Amid High Demand, Investcorp Launches North American Infrastructure Business

The $40.4 billion firm has hired Michael Ryder from OMERS as senior advisor to tap into the increasingly hot market.

David Paul Morris/Bloomberg

David Paul Morris/Bloomberg

Investcorp has launched a new private infrastructure business targeting North American investments, with ex-OMERS private markets senior managing director Michael Ryder at the helm.

The launch, announced Wednesday by the $40.4 billion asset management firm, comes amid changing market dynamics that could bode well for the infrastructure asset class. In November 2021, President Joe Biden signed the Infrastructure Investment and Jobs Act into law, effectively earmarking roughly $550 billion in spending on projects.

“Timing-wise, we’ve seen a strong bipartisan support for infrastructure investing [with] the Infrastructure Investment and Jobs Act last year,” Ryder, who also served as head of Americas at OMERS, said via Zoom Tuesday. “That capital really needs to be bolstered and supported by significant private investment.”

Meanwhile, inflation has risen 8.5 percent over the past 12 months, Consumer Price Index data released Tuesday showed. Infrastructure — and real assets in general — tend to outperform in inflationary environments, meaning that the timing could be right for a new platform.

According to Ryder, infrastructure is a “long-term, lower volatility” asset class. It is “cash flowing and generates a yield,” as well. But inflation isn’t the only new market dynamic that Investcorp will have to contend with. With the Federal Reserve raising interest rates, infrastructure investors are also faced with a challenge.

“Clearly interest rates will put pressure on pricing for every asset class,” Ryder said. “The interesting thing to think through is whether that changes the financing mix for deals.”

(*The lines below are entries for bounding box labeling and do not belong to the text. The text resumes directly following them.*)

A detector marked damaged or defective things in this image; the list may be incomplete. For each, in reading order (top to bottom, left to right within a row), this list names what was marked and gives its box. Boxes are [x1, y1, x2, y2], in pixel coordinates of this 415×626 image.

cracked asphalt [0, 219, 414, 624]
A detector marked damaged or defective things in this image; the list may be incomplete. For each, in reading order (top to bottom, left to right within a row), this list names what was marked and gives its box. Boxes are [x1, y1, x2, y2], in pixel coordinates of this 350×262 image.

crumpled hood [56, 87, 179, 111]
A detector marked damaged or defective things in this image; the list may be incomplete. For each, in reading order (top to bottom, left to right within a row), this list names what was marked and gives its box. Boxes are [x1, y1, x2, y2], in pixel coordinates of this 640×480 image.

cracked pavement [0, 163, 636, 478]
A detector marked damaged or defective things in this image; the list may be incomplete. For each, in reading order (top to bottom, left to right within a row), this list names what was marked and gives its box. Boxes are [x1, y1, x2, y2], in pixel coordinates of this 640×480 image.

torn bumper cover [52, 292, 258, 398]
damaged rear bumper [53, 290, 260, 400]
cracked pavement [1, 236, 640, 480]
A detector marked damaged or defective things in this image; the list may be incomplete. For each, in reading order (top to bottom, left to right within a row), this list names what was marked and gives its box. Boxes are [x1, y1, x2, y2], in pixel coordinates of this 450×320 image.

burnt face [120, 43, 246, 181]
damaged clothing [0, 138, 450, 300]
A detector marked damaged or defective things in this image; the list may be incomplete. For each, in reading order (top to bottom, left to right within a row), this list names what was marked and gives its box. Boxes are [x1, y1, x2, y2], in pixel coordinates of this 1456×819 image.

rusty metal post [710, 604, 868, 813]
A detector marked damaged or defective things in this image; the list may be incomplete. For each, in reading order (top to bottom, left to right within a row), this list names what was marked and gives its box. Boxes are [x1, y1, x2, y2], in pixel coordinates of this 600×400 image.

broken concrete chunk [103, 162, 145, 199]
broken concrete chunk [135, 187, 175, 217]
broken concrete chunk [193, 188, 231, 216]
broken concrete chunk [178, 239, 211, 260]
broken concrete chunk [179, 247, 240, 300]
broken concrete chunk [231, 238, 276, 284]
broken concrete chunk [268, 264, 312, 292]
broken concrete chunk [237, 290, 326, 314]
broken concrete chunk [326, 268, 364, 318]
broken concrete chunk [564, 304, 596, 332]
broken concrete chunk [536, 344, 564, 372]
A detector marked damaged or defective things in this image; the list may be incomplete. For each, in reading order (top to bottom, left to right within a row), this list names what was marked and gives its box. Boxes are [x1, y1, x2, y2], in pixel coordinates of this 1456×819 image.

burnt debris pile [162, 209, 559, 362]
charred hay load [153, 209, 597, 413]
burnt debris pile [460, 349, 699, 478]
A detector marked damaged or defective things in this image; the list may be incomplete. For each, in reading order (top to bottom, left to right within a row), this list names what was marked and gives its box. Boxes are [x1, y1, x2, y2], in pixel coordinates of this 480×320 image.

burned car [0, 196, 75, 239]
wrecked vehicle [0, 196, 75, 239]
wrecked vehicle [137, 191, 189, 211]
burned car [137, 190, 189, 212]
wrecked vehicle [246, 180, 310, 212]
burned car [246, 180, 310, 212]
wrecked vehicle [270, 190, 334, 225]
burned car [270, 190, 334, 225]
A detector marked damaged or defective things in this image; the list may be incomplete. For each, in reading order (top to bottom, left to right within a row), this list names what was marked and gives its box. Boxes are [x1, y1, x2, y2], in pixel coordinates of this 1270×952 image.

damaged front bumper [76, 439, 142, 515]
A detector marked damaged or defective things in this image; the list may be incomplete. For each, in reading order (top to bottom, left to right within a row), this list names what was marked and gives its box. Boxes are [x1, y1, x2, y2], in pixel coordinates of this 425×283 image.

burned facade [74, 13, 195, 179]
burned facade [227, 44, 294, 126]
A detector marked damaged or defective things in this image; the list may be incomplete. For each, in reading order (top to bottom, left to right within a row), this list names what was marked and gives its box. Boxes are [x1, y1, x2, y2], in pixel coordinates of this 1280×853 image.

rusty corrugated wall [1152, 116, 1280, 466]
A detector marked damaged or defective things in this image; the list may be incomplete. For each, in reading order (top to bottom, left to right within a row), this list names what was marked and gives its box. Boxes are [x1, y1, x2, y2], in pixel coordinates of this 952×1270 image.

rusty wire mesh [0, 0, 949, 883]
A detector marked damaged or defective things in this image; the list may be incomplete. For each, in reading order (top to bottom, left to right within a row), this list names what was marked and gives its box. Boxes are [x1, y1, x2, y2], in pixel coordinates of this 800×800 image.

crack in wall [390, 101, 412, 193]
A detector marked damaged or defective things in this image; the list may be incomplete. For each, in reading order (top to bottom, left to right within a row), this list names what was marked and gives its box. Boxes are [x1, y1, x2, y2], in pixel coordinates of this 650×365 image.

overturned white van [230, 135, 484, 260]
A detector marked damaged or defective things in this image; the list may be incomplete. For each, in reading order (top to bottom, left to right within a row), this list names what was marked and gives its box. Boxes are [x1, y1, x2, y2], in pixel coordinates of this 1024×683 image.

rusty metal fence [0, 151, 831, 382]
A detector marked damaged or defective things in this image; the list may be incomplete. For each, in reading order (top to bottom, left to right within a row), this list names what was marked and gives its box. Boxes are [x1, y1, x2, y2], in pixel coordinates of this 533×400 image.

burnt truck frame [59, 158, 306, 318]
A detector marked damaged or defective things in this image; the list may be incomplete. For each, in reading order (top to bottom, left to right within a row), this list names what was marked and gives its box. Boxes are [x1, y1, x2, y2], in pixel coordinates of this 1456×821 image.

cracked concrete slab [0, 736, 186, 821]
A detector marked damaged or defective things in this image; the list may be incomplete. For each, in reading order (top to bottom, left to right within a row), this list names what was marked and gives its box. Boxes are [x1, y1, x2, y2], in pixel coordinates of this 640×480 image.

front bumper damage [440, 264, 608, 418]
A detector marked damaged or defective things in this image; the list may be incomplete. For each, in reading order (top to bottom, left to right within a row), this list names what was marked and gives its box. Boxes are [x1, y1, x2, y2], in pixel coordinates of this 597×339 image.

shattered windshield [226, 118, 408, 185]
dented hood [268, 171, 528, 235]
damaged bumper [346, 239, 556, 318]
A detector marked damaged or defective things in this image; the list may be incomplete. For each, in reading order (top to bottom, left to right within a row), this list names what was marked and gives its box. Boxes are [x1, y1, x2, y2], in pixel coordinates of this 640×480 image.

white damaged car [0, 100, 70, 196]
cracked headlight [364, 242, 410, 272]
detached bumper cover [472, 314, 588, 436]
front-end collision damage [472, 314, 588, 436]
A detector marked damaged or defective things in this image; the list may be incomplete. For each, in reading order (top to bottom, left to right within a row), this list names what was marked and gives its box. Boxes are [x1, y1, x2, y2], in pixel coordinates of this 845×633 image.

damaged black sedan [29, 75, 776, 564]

While Ryder doesn’t expect interest rates to return to the levels of the 1980s, he believes they could moderately increase from where they are today. “These assets can support a significant level of leverage, but one has to maintain a prudent portfolio,” he said. “If interest rates do tick up, then one will need to take that into account when it comes to adding the right [amount] of leverage.”

Through the new business line, Investcorp plans to target companies that focus on the energy supply chain, decarbonizing mobility, digitization, and industrial and social services. In practice, this could mean firms that expand fiber networks across the United States, or public transportation options that could tap into renewables.

Investcorp isn’t the only firm that’s targeting the asset class, however. In early January, Apollo announced that it had raised $2.54 billion for its second dedicated infrastructure fund. In March, KKR revealed that it had raised $17 billion for a global infrastructure fund. “We see a lot of other asset managers who have expanded their suite of products, and we would like to do the same,” Ryder said. “We think that the opportunity is significant.”

According to Ryder, although large investors are targeting infrastructure assets, they are focusing less on middle-market portfolio companies than their European peers. This is the opportunity that Investcorp hopes to take advantage of. “The asset class has grown and matured over the last 12 to 15 years since the Great Financial Crisis,” Ryder said. “What we’ve seen in the United States and [the] North America market is a little different than what we’re seeing in Europe.”

Demand for these investments is high. Investors have become increasingly interested in the asset class, with 87 percent of those surveyed by Preqin in November 2021 saying that they would continue to invest in infrastructure in 2022, as Institutional Investor previously reported. For example, Jeff Wendling, the CEO at the Healthcare of Ontario Pension Plan, told Institutional Investor in March that the fund could grow its infrastructure allocation — which currently sits at 2.5 percent of the portfolio — to 10 percent in the coming years. And with good reason: Infrastructure returned 14.18 percent for HOOPP in 2021.

Investors acknowledge that assets prices are soaring, however — 70 percent of those surveyed by Preqin said that prices were higher than they were 12 months earlier.

Investcorp is open to acquiring a pre-existing infrastructure investment business, or to joining forces with another firm, as it did in 2019 when it established a joint venture in the Gulf Cooperation Council region in partnership with abrdn (then known as Aberdeen Standard Investments). Saudi Arabia’s Public Investment Fund anchored that fund, committing up to 20 percent of the total in June 2021. The Asian Infrastructure Investment Bank also committed $90 million to the fund.

However, if the right business doesn’t come along, Investcorp will build its own from the ground up, raising its own capital to do it. “Our goal is to move quickly here and to rapidly scale,” Ryder said.